In the most general sense, it could be truth that scares elite the most; however, listed above are four things offering simpler and more specific details--and let's save hemp for last since its prohibition cuts so deeply into the other three.
The term democracy has become an American pacifier, a cozy inaccuracy, idiom that even people who know better are forced to use just to be heard. Democracy sounds nice, power to the people, consent of the governed and all that. How many times this week have you heard official bluster about "spreading freedom and democracy"? But elections have been so corrupted throughout that democracy seems irrelevant; as a term used by federal officials or wannabes its most important function appears to be its demonstration of what suckers and chumps officials think we Americans are.
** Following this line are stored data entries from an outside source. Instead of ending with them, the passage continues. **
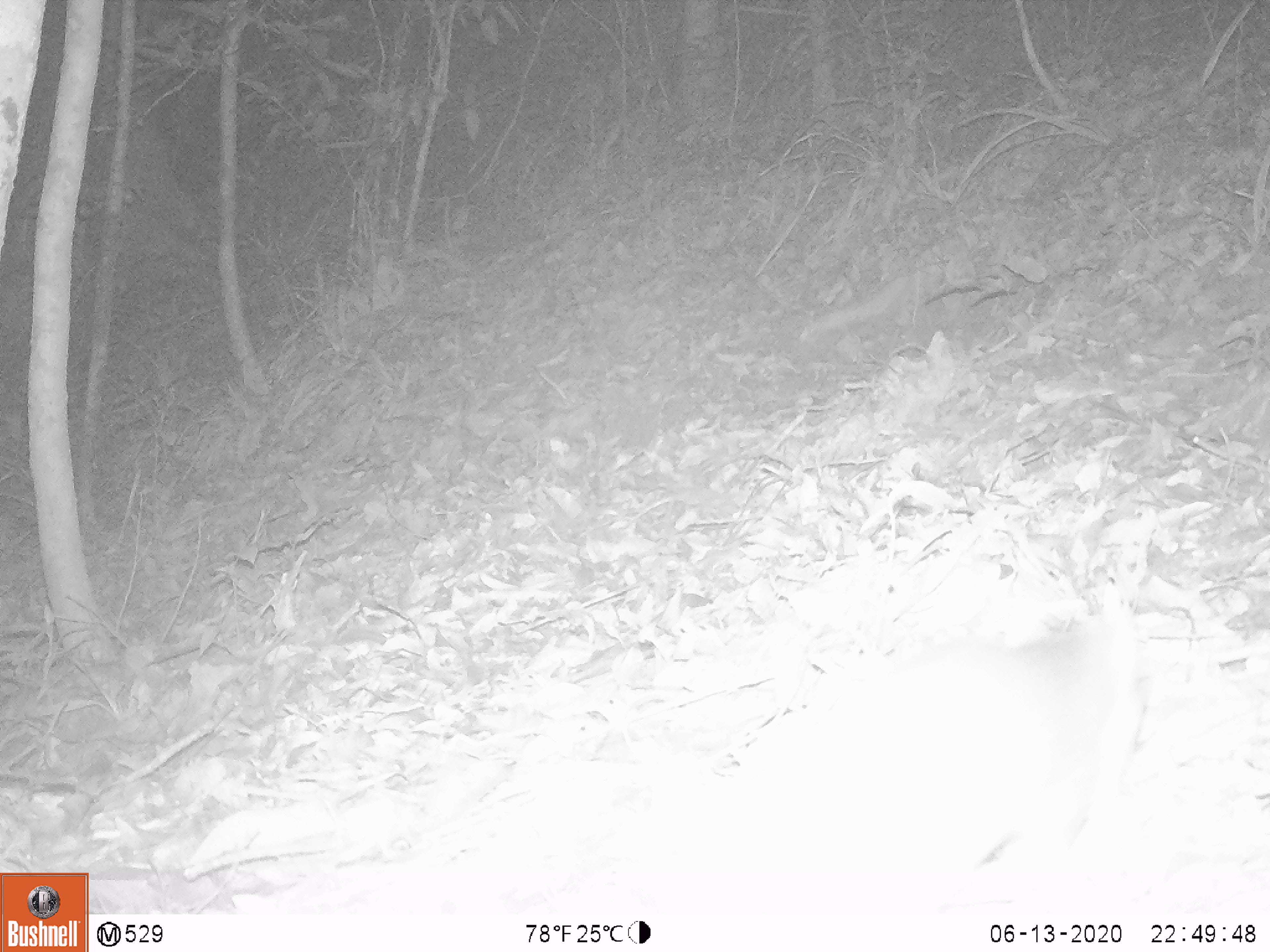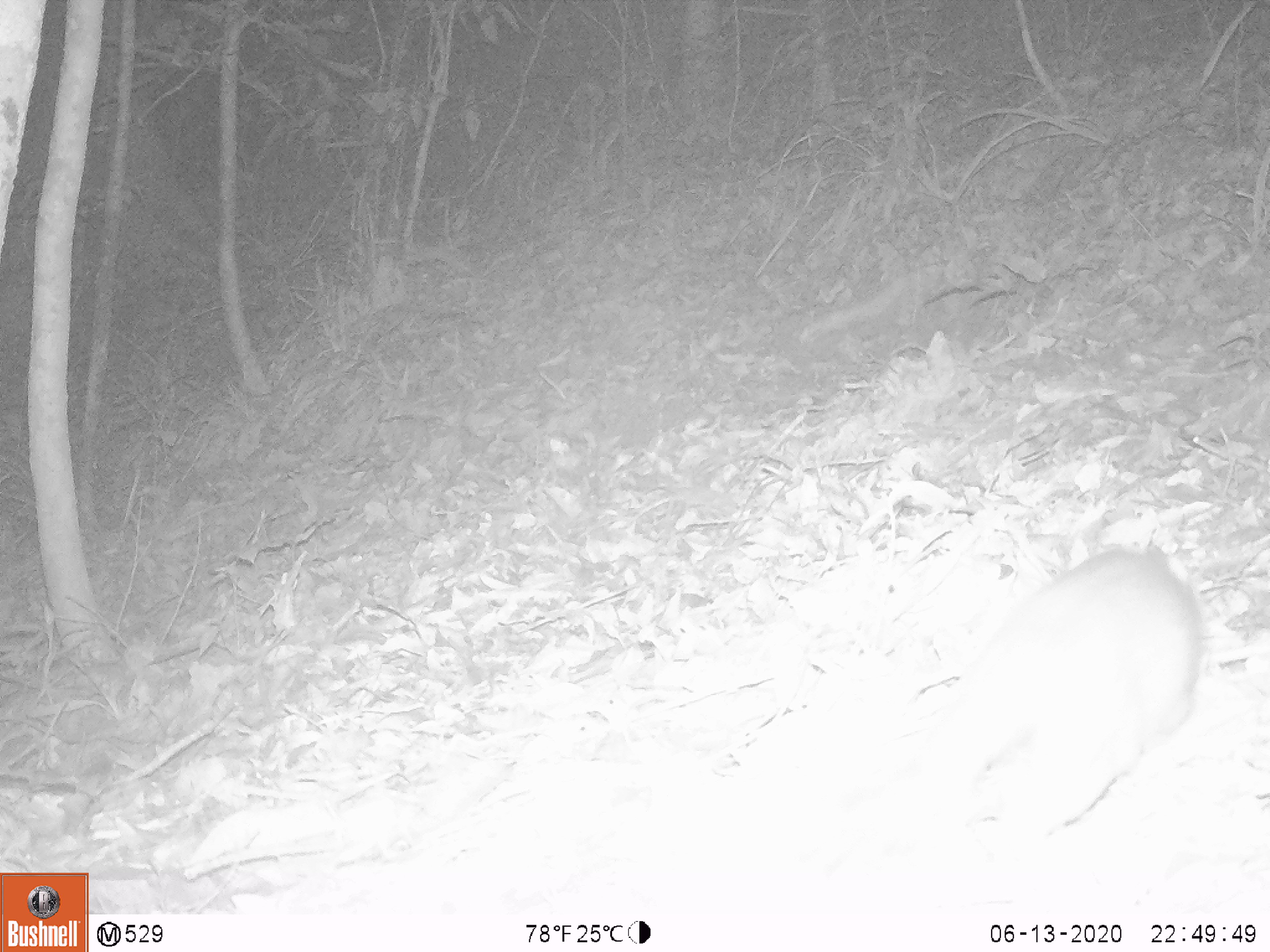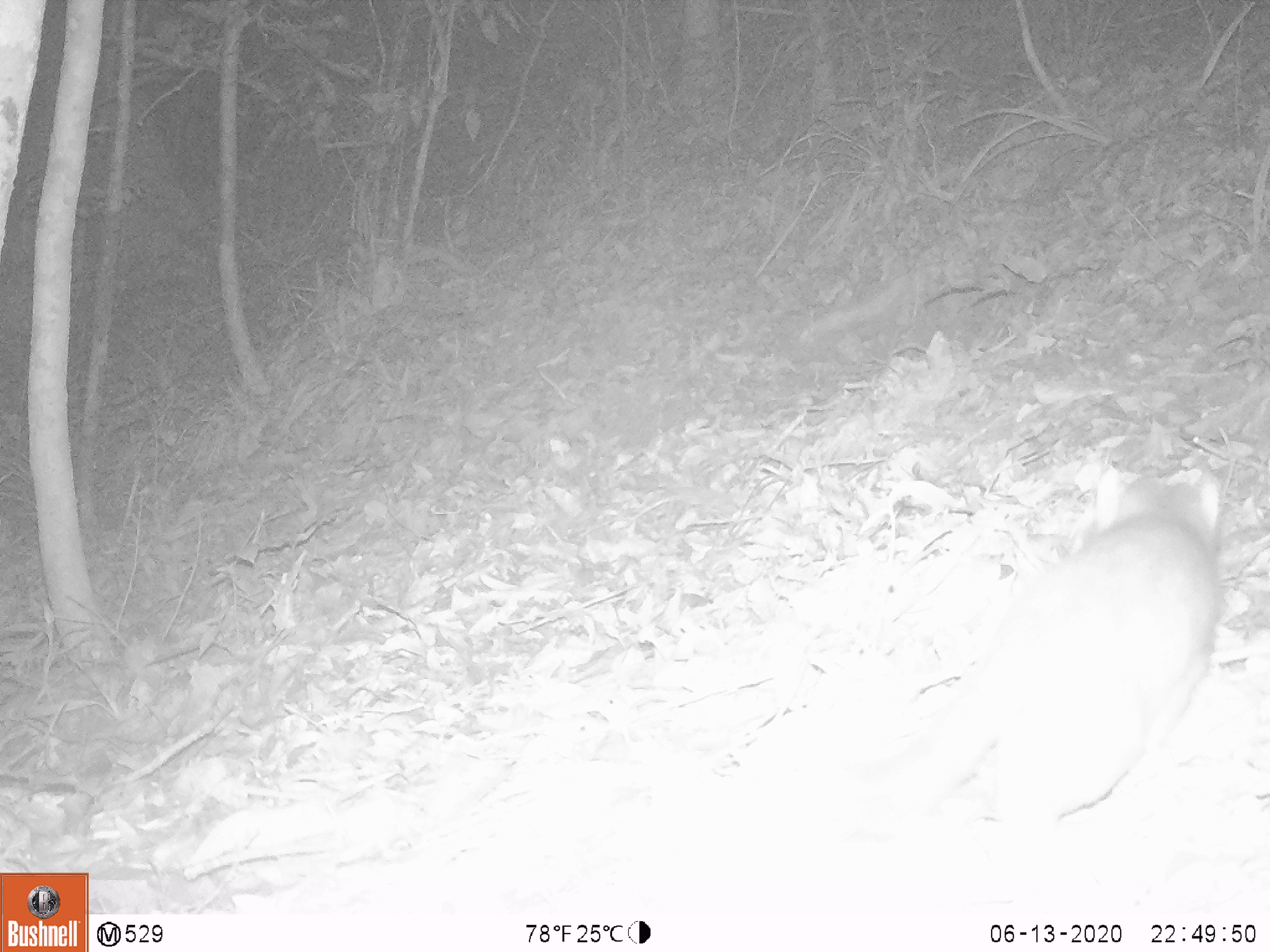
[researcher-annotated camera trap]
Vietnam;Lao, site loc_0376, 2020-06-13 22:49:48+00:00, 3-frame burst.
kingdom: Animalia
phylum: Chordata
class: Mammalia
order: Carnivora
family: Mustelidae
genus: Melogale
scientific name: Melogale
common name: ferret badger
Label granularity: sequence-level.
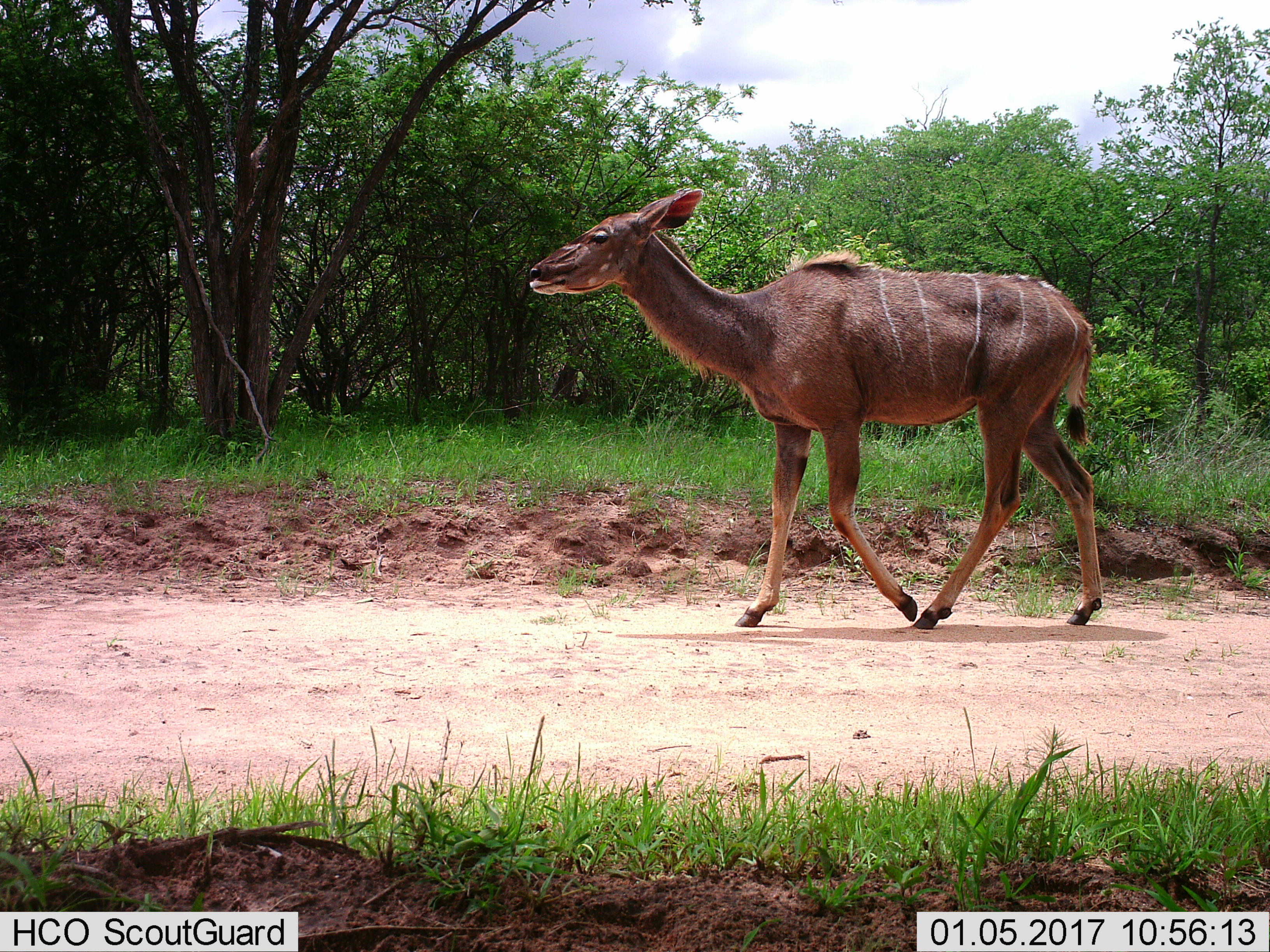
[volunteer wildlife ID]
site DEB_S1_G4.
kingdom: Animalia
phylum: Chordata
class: Mammalia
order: Artiodactyla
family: Bovidae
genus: Tragelaphus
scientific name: Tragelaphus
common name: kudu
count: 1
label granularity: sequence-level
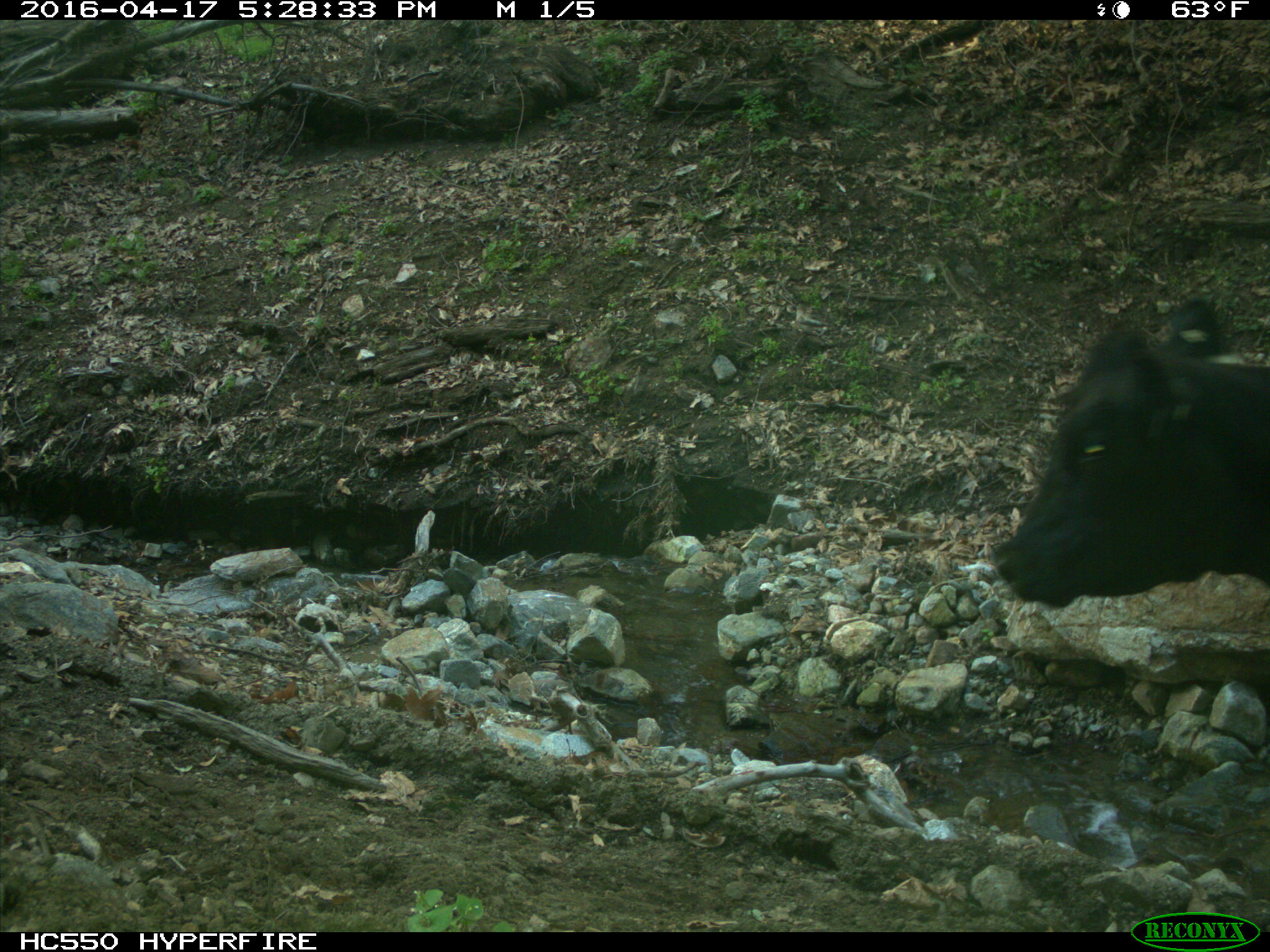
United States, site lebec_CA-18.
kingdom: Animalia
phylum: Chordata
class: Mammalia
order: Artiodactyla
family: Bovidae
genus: Bos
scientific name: Bos taurus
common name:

W.C. Fields said, "Never smarten up a chump, and never give a sucker an even break." Sounds right out of the feds' playbook.
America's Founding Fathers rejected democracy, or, "tyranny of the majority", and their reasoning is highly defensible.
John Adams warned that Democracy would soon degenerate into anarchy. He also said, "Remember, democracy never lasts long. It soon wastes, exhausts, and murders itself." And, "There never was a democracy yet that did not commit suicide."
James Madison said that democracies are always a spectacle of turbulence and contention.
Benjamin Franklin: "Democracy is two wolves and a lamb voting on what to have for lunch. Liberty is a well-armed lamb contesting the vote!"
Liberty, and property rights were most important to the Founding Fathers, so they gave us a constitutional republic with elected leaders--and further insulated us from democracy with the electoral vote system.
Many languages draw no distinction between "freedom", and "liberty". Where distinctions do exist, freedom is the more general term, implying simple exemption from control or influence by another person or agency; whereas liberty implies laws, behavior within a system of order and restraint, its character solidly political.